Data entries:
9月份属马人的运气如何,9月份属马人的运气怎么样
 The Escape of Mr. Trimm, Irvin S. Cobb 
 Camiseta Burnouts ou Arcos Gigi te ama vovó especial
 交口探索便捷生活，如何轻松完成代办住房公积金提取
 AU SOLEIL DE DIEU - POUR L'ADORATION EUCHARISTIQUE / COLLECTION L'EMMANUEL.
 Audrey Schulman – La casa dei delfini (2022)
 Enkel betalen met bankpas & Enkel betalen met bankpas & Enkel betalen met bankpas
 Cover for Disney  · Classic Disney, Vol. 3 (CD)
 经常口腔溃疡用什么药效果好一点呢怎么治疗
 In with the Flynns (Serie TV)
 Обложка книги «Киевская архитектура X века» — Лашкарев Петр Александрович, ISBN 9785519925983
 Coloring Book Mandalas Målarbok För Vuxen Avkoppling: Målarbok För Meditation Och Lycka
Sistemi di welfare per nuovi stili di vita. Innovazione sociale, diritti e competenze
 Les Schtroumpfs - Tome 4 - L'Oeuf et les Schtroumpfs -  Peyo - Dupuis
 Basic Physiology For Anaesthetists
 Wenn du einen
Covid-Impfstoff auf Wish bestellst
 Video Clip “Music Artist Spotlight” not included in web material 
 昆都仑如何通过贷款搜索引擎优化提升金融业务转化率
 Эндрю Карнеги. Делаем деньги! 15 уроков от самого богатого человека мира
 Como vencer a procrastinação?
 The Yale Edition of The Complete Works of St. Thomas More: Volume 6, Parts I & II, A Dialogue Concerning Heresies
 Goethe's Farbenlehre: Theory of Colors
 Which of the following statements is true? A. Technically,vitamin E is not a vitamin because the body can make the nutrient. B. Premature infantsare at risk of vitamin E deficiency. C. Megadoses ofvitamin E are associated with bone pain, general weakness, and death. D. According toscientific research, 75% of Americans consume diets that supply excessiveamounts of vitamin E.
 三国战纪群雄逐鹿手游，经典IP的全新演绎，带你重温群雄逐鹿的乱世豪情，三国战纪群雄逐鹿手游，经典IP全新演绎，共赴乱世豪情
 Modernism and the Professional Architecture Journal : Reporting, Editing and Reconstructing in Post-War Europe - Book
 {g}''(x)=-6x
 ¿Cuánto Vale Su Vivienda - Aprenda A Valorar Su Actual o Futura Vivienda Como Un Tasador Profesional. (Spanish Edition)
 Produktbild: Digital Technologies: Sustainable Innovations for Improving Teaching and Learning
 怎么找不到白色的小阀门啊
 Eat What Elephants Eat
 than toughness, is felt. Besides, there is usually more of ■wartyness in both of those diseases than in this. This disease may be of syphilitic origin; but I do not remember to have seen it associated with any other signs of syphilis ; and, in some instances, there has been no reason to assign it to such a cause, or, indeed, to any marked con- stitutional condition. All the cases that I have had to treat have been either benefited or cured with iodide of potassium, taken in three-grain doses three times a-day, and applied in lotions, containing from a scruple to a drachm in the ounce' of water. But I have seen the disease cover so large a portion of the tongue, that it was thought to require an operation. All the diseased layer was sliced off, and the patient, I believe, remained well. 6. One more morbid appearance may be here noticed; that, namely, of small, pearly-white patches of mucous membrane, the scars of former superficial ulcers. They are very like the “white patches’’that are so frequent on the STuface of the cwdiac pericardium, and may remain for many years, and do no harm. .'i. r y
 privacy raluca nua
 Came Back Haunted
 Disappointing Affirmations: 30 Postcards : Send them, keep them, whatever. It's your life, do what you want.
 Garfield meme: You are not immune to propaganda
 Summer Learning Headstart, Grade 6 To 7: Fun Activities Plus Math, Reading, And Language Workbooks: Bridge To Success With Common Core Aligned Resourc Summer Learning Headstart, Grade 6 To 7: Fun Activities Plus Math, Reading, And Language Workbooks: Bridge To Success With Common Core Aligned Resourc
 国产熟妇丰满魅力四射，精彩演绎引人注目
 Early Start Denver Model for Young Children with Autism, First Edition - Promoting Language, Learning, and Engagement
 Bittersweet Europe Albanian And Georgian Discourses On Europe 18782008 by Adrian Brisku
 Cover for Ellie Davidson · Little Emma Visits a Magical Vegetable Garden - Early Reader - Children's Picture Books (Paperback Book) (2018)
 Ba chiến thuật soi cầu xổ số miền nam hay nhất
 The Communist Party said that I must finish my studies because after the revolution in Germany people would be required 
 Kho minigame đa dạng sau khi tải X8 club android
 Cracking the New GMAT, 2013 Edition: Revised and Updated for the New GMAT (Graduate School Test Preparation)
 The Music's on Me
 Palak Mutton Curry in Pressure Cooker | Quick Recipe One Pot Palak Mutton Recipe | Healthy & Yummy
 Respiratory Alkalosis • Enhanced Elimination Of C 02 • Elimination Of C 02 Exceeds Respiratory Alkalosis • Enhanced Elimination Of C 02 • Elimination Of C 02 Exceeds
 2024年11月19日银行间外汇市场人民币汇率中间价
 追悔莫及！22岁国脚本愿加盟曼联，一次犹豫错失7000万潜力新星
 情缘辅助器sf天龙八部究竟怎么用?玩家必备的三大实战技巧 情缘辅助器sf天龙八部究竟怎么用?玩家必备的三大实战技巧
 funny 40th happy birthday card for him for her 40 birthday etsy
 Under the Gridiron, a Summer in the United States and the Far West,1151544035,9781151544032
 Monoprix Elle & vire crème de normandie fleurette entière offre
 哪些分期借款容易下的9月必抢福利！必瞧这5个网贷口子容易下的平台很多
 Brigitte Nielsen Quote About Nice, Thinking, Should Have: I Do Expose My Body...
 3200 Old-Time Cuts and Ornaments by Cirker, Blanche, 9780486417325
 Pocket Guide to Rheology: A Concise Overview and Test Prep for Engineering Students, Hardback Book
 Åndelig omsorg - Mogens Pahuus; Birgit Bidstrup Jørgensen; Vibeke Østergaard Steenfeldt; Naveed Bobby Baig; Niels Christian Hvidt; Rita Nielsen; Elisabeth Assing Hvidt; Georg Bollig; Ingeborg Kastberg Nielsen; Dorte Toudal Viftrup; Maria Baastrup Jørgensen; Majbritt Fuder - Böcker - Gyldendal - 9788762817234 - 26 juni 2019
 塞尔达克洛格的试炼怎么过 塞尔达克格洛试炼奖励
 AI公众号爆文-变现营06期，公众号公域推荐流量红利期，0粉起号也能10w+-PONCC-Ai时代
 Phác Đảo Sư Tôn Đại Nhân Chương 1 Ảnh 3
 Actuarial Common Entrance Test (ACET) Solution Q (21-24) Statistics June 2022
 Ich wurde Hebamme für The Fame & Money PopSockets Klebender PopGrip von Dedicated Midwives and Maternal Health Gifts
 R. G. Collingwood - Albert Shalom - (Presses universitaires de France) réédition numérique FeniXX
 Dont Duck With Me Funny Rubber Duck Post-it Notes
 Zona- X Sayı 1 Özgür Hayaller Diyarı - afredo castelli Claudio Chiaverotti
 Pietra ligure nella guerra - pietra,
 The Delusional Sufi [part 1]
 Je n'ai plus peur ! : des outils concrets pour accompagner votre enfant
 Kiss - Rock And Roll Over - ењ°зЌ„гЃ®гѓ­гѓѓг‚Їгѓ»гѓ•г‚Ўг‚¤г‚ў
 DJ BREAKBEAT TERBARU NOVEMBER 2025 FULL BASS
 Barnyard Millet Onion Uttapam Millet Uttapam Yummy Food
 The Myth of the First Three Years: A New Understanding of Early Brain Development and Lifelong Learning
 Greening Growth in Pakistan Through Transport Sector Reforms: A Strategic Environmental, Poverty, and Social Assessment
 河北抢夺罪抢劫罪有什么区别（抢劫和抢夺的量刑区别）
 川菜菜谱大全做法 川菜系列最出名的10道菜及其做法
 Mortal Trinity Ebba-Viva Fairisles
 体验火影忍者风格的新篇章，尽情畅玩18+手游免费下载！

**YOUR ASSIGNMENT**
Whichever lines of the records above hold the word "Test" should all be copied out.

**EXERCISE OUTPUT**
 Cracking the New GMAT, 2013 Edition: Revised and Updated for the New GMAT (Graduate School Test Preparation)
 Pocket Guide to Rheology: A Concise Overview and Test Prep for Engineering Students, Hardback Book
 Actuarial Common Entrance Test (ACET) Solution Q (21-24) Statistics June 2022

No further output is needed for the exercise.